Directive 1
Answer these questions about the review comments, one line each, with answers marked to match:
(a) Which two types of slag does the article compare?
(b) What size prisms were used for the flexural strength tests?
(c) What information about the measured parameters is missing from the presented test results?
Directive 2
Summarize the review comments in three sentences.

Selection
The other weaknesses of the article are described below in approximately chronological order as they were discovered during the reading of the article.

1) In the summary, the authors write about the use of waste generated in the building process. Slag is not a material created in such a process.

2) The second sentence of the introduction is, in the opinion of the reviewer, largely untrue and should not serve as a part of the justification of the research.

3) The authors compare two types of slag (blast furnace slag and ladle furnace slag) with each other, but completely ignore the fundamental difference between them, which results from the fact that one of them is ground (which increases its reactivity) and the other only sieved. The question also arises what is the granulation of LFS and what part of it are particles too large which have been rejected during the screening procedure. The differences between the activity of the slags used are certainly influenced by their specific surface area, which, however, has not been given (and probably has not been studied either). The article also repeats the statement that the SiO₂ content determines the pozzolanic activity of the slag, while apart from its content, its form (amorphous or crystalline) is of key importance.

4) It is not clear for what purpose Figure 1 was placed in the article, since what is depicted on it and what was mentioned in the article (differentiation of SiO₂ content) can be read from Table 1. 

5) The composition of the slag used should be supplemented with secondary components as the LFS is the result of the refining of steel and contains impurities washed away from it which may affect the durability of concrete

6) The article does not contain anything about the aggregate used. Referring to an earlier article for this information is not the right approach.

7) The flexural strength tests were carried out using 4x4x16 cm prisms. It is not clear whether these specimens had the same aggregate composition (including coarse aggregate) or whether the tests were carried out on mortar specimens. In the latter case, the comparison of the two types of strength is questionable. Rather, the tensile strength test should have been carried out in the splitting test.

8) The presented test results do not contain any information about the standard deviations of the measured parameters. Without this information it is difficult to assess e.g. the situation in which an increase in replacement rate of cement with LSF1 from 30% to 40% results in a decrease in concrete density by 80 kg/m³, and a subsequent increase from 40% to 50% does not affect the concrete density at all.

Information shown
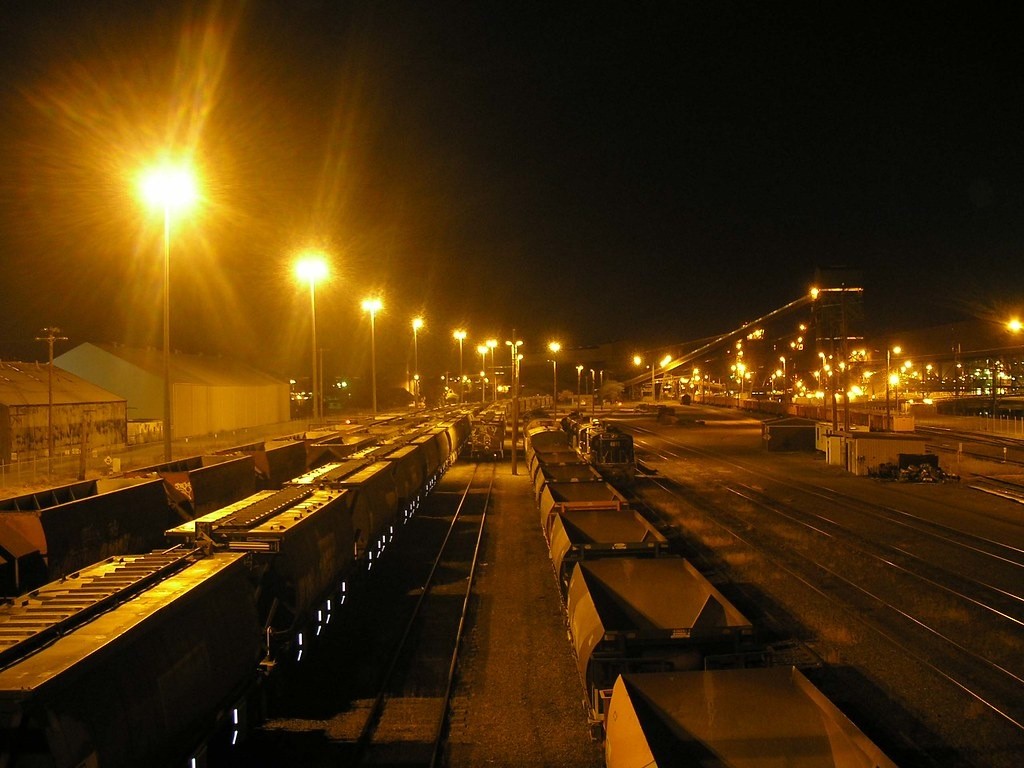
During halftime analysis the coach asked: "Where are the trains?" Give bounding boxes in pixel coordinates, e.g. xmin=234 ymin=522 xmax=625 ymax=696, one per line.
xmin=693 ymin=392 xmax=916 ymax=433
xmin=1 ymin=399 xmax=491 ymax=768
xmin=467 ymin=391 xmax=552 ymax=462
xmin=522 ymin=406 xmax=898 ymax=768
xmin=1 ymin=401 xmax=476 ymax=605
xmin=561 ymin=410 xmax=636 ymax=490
---
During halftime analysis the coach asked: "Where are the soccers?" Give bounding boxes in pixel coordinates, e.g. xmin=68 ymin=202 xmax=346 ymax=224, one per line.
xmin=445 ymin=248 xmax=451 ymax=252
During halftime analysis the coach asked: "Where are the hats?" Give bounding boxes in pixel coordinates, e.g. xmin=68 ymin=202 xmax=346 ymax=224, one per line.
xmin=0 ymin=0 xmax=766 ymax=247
==
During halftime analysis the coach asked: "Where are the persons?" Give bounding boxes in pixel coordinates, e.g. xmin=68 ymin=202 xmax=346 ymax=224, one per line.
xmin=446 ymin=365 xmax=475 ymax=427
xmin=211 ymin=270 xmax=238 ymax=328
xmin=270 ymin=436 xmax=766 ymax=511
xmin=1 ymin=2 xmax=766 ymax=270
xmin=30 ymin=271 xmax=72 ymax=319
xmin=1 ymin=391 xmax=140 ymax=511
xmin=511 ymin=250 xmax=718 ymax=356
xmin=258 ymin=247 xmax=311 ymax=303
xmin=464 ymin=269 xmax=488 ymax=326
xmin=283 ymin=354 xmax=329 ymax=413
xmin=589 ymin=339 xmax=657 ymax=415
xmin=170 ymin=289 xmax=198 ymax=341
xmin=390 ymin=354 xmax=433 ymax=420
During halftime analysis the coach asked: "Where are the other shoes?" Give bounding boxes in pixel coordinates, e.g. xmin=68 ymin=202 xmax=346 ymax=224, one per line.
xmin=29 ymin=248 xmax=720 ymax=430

Worked solution 1
(a) Blast furnace slag and ladle furnace slag.
(b) 4x4x16 cm prisms.
(c) Their standard deviations.

Worked solution 2
The review comments list weaknesses of an article on slag used in concrete, in roughly the order they were found during reading. They object that slag is not waste from the building process and that the article compares ground blast furnace slag with merely sieved ladle furnace slag without addressing that difference or giving specific surface area. They also fault the article for omitting secondary slag components and aggregate details, leaving the flexural test specimens unclear, and reporting no standard deviations.